Capricorn Full Moon
The Capricorn Full Moon will be at 21° on Wednesday July 13th. This falls into my 8th house, of death, transformation, evolution, and intimacy. It is no surprise to me that I will be attending my Aunt’s funeral just a few days after. Capricorn is associated with death for me, ruling my 8th house experiencing the transits through it, there have been many deaths I grieved these past 3 years. Pluto has been transiting my 8th house since November 2008 and will do so until January 2024. Which house is Capricorn for you? What themes are coming up?
My Aunt LaVerne is my dad’s only sister and I was always close with her. She was always a loving presence, opening her heart and her home to me as a little kid and an adult. She loved my kids and loved our summer visits. I have so many beautiful memories of her. This funeral will be difficult. I wasn’t able to attend my dad’s funeral in 2004 because I was living in Germany, so I feel this is important for me. I will also see a lot of family and am eager to connect.

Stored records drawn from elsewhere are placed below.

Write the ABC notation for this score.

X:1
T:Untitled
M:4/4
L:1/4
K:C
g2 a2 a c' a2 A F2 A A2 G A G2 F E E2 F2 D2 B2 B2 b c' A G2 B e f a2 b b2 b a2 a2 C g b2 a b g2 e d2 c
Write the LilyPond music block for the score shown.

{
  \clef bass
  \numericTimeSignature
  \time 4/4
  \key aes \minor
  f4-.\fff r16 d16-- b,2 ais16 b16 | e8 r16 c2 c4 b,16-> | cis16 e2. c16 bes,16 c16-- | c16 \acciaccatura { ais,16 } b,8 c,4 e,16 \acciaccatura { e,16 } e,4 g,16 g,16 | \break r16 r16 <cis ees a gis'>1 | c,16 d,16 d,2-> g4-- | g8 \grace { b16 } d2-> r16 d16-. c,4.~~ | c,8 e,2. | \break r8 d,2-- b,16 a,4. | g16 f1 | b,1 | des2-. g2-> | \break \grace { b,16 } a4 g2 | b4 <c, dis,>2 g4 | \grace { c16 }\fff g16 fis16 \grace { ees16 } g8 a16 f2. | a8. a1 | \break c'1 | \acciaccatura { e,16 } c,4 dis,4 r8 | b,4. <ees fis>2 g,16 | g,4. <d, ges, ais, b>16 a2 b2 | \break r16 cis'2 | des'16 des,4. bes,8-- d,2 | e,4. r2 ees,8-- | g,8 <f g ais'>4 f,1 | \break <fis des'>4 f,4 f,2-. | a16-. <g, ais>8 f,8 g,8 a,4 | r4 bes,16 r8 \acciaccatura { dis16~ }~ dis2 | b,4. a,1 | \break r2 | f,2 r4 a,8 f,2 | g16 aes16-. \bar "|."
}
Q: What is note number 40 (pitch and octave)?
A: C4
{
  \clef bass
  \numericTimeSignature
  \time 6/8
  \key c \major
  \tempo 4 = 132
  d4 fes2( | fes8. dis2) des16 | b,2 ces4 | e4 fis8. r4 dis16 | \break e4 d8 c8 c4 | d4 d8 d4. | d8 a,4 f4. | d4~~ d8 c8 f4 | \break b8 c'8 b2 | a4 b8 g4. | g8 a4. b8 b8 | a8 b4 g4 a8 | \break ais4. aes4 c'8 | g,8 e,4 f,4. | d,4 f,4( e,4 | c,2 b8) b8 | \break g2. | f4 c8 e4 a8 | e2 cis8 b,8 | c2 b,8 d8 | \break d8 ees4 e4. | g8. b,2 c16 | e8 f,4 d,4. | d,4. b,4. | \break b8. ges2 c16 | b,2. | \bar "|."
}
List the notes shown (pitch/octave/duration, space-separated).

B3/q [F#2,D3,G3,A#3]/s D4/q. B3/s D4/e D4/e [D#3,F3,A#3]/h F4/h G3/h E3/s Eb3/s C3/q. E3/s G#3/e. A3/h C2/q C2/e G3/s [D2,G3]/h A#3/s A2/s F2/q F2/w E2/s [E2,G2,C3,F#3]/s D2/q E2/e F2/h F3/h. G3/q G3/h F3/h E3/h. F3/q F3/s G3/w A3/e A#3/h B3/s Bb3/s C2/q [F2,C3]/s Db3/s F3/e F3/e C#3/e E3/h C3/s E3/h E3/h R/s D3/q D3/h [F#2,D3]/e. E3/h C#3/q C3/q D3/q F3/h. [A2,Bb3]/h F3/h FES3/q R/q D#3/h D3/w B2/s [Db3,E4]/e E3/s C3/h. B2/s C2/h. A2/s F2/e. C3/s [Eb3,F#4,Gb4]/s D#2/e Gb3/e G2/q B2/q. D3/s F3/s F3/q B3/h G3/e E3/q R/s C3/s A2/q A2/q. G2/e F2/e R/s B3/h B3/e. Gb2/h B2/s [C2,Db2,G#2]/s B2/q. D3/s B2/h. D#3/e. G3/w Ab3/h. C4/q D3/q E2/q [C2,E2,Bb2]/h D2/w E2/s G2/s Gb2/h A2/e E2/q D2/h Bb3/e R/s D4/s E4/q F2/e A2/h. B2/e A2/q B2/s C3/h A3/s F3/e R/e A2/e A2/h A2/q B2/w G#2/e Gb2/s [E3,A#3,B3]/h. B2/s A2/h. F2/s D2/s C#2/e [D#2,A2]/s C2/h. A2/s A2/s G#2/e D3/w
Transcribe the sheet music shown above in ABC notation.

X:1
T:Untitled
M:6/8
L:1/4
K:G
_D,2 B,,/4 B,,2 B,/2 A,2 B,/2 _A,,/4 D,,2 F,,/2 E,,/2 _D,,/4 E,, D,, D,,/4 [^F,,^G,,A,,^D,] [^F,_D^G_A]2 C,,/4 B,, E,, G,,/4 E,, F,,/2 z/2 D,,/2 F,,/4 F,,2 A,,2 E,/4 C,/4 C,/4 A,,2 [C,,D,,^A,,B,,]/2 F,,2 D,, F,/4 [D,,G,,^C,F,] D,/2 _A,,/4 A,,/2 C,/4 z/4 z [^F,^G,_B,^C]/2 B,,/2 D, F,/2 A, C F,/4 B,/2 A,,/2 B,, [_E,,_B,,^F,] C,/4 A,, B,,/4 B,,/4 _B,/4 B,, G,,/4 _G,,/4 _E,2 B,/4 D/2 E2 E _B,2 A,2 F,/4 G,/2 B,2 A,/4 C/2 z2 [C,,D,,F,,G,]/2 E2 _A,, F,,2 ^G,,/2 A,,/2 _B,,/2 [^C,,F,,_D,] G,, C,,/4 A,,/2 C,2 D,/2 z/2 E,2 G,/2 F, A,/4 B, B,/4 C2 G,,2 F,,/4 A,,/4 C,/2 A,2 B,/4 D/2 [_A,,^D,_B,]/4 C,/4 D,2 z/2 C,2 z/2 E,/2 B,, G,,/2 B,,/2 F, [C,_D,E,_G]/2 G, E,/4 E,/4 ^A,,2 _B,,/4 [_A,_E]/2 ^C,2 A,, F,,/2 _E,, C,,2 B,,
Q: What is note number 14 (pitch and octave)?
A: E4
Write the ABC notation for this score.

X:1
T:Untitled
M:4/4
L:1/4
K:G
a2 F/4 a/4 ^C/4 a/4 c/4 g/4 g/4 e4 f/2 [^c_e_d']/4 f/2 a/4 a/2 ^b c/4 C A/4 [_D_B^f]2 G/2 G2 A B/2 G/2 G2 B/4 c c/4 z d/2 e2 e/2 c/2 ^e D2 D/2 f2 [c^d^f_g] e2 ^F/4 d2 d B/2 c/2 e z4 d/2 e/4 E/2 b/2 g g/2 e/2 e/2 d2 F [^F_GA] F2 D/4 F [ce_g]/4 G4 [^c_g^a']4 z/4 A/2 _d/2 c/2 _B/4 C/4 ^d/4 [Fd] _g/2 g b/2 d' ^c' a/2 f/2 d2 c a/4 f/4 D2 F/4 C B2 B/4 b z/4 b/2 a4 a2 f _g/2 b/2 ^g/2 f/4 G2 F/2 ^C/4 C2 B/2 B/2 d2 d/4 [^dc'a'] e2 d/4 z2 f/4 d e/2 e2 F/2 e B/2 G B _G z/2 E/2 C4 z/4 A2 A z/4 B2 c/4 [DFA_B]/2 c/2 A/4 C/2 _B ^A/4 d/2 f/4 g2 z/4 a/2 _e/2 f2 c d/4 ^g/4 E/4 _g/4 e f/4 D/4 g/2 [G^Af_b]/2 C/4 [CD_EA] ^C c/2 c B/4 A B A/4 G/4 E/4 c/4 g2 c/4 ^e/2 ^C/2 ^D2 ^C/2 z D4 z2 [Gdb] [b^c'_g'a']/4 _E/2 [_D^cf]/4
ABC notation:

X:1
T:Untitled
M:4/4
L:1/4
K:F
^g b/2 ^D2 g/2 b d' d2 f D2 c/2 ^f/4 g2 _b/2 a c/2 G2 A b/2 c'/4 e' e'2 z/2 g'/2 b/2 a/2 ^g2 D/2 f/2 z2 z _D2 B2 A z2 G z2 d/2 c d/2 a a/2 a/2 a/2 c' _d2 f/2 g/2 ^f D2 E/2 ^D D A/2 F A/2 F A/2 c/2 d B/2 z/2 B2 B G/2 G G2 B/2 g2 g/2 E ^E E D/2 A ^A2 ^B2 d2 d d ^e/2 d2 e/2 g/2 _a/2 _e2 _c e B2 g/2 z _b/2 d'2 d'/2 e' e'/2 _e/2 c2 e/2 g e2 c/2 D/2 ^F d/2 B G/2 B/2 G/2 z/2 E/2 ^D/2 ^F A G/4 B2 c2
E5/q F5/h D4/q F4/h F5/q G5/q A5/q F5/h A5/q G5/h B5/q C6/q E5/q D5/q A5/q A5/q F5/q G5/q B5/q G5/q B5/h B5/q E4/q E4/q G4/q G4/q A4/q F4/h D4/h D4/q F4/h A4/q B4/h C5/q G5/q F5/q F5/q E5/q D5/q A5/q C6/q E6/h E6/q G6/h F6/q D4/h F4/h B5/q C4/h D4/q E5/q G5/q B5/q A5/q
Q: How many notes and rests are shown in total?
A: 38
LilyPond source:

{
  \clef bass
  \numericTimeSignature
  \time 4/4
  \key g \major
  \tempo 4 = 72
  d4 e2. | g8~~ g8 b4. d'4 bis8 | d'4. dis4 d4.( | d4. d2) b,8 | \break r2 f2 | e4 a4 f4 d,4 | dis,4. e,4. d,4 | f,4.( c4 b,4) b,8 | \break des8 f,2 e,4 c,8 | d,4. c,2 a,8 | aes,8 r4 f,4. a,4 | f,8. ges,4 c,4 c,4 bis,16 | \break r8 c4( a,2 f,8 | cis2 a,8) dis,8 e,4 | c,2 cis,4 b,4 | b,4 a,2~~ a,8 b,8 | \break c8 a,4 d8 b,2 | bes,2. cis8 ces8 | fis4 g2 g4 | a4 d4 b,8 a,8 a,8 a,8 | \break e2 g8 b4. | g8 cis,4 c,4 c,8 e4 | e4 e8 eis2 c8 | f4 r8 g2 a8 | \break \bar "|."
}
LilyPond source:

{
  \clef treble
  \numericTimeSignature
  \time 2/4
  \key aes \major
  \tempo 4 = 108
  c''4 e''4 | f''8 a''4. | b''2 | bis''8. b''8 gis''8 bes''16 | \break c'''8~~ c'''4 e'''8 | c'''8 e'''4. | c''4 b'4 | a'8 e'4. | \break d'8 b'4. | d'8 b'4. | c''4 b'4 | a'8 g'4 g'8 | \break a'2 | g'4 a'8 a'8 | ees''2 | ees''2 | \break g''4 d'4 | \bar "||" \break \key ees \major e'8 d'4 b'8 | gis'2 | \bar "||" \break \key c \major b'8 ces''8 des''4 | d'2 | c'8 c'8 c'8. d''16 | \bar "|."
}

Capricorn and Cancer axis of this full moon is the balance between work and family. Cancer is ruled by the moon and is family, the body part is the stomach, chest and breasts - nourishment, nurturing, mother, nest, emotion, intuition, and home. Capricorn is ruled by Saturn and is career/purpose, the body part is the knees - foundation, structure, tradition, father, and disciplined duty. We will feel intensity here with Capricorn Full Moon opposite the Cancer Sun. There are opposing forces at play bringing family, relationships, needs and wants causing stress and tension. The interplay between logical thinking (Capricorn) and listening to your intuition (Cancer). How can you do both?
This full moon is also opposing Mercury in Cancer bringing up anxiety in our communication as there will be misunderstandings. What is most apparent is the inner conflict this creates, because Mercury in Cancer wants you to be true to your heart, what you inherently need and intuitively know. The opposition occurs between the head (Capricorn thinking) and the heart (Cancer feeling), so finding the words is difficult. It is ok to sit with your big feelings and feel them, take time to name them.
Saturn is the ruler of Capricorn, so there is an edge of seriousness to this moon. Where can you be more disciplined? Discipline in working towards a goal, or in your routine, or breaking free of a bad habit, letting go of old conditioning is important. Consistencies will yield results and stir a freedom within. Look to the house this full moon is in, there is a surrender aspect to knowing what steps have to be taken. For me, the 8th house is facing the shadow and my fears. I have the week off work, which is a great balance of work and family navigating a difficult situation. It has opened the pathway for me to face some difficult fears.
There are three very prominent shadows and fears I am facing this week. Yes, a lot at one time, but Saturn and Pluto wouldn’t have it any other way. This is where the transformational growth happens.
First one: my kids flew on an airplane without me la few days ago - with my Aunt Pat - to visit my mom and sister. It was a big step for me in letting go and allowing more independence! That is a lot of travel without their mom and they did amazing.
Second one: stepping away from social media for a month long break - Instagram and Facebook. With so many horrible things happening in the news and everyone having very strong opinions about them (rightfully so), I need a break. The constant deluge of horrible things happening, coupled with my Aunt passing, my mental health needs a reset. I struggle with guilt around this, because I love to post for my business and for my family to see my kids. However, it will always be there to come back to and share things. Only 2.5 days in and I feel a lot better already. No doom scrolling, shame, or pressure to post the perfect things.
Third one: driving across the country by myself. I was planning this anyway, but was going to leave later, after the full moon. However, since my Aunt passed, I need to leave earlier. I have never driven from Colorado to Indiana by myself, only with other people, mostly my kids. So this is a new experience for me. I am really looking forward to it, but do have anxiety about something “happening”. I want to enjoy books, podcasts, and my music - which is a nice break from Disney songs, fighting in the back seat, and constant stopping for this and that.
This week seems like a very intimate portal, of healing, growing, feeling, and evolving. We’re not always conscious of the big steps we are taking or the growth that is happening, but we can look back and understand why everything happens in divine order.